Rodzina Krystiana otrzymała 242 tysiące złotych z tytułu różnego rodzaju świadczeń oraz 230 dolarów, które zebrali żołnierze batalionu dowodzenia, w których służył Andrzejczak. 200 tysięcy złotych to odszkodowanie za śmierć poniesioną podczas misji stabilizacyjnej.
Wojsko pomogło w remoncie domu rodziny Krystiana - wymianie okien i drzwi oraz naprawie podjazdu. Była taka potrzeba i wojsko nam pomogło - mówi ojciec żołnierza. Jest inwalidą na wózku. Fundacja Polsat na prośbę dowódcy batalionu ma mu przekazać wózek elektryczny.
Żołnierze przyjechali do nas do Bogaczewa i przygotowali nam drewno opałowe na zimę. Wzięli też samochód do naprawy. Krystian kupił jeszcze przed wyjazdem do Iraku za pożyczkę w banku małego fiata. Trzeba pospawać w kilku miejscach blacharkę - mówi Andrzejczak.
Rodzina st. chorążego Marka Krajewskiego, ma zabezpieczone potrzeby materialne - zapewnia rzecznik Wojewódzkiego Sztabu Wojskowego w Lublinie kpt. Tomasz Kanaszewski. Krajewski, który zginął w Iraku w maju, pozostawił żonę i dwie córki - 8-letnie bliźniaczki.
Odszkodowanie przysługujące wdowie zostało podwojone. Przed wypłaceniem odszkodowania dwukrotnie otrzymała doraźne zapomogi na bieżące potrzeby. Wypłacono jej także należności przysługujące żołnierzowi zwalnianemu ze służby, m.in odprawę i ekwiwalent za niewykorzystany urlop. Dzieci otrzymują rentę po ojcu - wylicza Kanaszewski. Odmawia jednak podania wysokości jakichkolwiek świadczeń wypłaconych rodzinie poległego żołnierza.

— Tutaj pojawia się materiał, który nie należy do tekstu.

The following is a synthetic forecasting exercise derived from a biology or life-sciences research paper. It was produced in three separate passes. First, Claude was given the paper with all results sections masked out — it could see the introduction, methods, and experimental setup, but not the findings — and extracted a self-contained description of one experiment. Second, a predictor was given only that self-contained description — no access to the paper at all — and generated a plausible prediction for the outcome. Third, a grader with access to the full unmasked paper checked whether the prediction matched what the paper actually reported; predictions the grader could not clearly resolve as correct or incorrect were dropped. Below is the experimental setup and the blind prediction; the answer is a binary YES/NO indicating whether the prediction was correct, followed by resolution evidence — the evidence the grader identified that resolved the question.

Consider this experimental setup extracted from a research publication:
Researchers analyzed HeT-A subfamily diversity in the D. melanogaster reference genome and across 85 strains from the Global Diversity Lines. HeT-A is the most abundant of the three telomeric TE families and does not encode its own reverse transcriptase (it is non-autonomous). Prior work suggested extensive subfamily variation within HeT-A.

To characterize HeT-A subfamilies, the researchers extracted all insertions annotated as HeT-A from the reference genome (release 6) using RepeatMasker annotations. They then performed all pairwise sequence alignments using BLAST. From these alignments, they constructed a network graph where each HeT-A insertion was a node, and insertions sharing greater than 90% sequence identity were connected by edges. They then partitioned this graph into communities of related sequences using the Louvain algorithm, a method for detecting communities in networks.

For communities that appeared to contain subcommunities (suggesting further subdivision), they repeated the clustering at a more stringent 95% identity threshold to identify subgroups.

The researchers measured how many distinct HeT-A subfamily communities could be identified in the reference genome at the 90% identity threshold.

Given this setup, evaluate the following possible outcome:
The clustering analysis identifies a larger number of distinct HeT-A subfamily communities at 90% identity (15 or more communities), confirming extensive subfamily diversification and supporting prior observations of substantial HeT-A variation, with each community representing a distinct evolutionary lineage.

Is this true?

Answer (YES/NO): NO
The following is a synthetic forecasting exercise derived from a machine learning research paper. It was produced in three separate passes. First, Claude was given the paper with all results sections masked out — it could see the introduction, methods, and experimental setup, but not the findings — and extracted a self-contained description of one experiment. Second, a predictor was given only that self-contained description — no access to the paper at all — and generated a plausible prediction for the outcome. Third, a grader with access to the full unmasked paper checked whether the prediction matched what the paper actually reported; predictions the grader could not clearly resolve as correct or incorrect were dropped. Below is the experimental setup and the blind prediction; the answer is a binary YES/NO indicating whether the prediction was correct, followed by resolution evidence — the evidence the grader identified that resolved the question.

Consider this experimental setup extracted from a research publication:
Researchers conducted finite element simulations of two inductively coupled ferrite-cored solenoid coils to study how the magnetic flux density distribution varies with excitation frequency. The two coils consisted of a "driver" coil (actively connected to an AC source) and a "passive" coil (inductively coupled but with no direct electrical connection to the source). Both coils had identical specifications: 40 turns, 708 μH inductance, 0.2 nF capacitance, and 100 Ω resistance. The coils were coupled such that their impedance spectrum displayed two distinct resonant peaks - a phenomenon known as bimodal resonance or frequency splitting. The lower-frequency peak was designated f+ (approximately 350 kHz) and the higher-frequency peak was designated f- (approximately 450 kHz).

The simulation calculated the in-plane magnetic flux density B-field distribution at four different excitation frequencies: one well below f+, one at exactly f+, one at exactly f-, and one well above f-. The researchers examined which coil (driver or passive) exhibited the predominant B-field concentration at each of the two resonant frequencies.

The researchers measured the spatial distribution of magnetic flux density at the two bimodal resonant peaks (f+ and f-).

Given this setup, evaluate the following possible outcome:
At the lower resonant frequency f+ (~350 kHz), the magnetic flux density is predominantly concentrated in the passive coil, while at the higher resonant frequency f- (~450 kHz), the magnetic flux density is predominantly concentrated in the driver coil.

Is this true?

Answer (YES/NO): NO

Wdowa po Marku Krajewskim, przed śmiercią męża bezrobotna, od września została zatrudniona jako pracownik cywilny w Wojewódzkiej Komendzie Uzupełnień. Pani Krajewska mieszka w wojskowym osiedlu. Utrzymujemy z nią stałe kontakty, pomagamy po koleżeńsku gdy jest taka potrzeba. Ostatnio zebraliśmy wśród kadry w sztabie trochę pieniędzy, aby jej pomóc przed 1 września, gdy przygotowywała dziewczynki do szkoły - powiedział Kanaszewski.
Od roku, odkąd Polska przejęła odpowiedzialność za jedną ze stref w Iraku, w misji w tym kraju zginęło w walce lub wypadkach 13 polskich żołnierzy. Oprócz odszkodowania rodziny mogą otrzymać wsparcie finansowe z amerykańskiej fundacji pomagającej dzieciom poległych kontynuować edukację. W kraju powstaje właśnie komitet zbierający fundusze na rzecz dzieci żołnierzy poległych w Iraku. Komitet zamierza przeprowadzić publiczną zbiórkę pieniędzy, także w jednostkach wojskowych.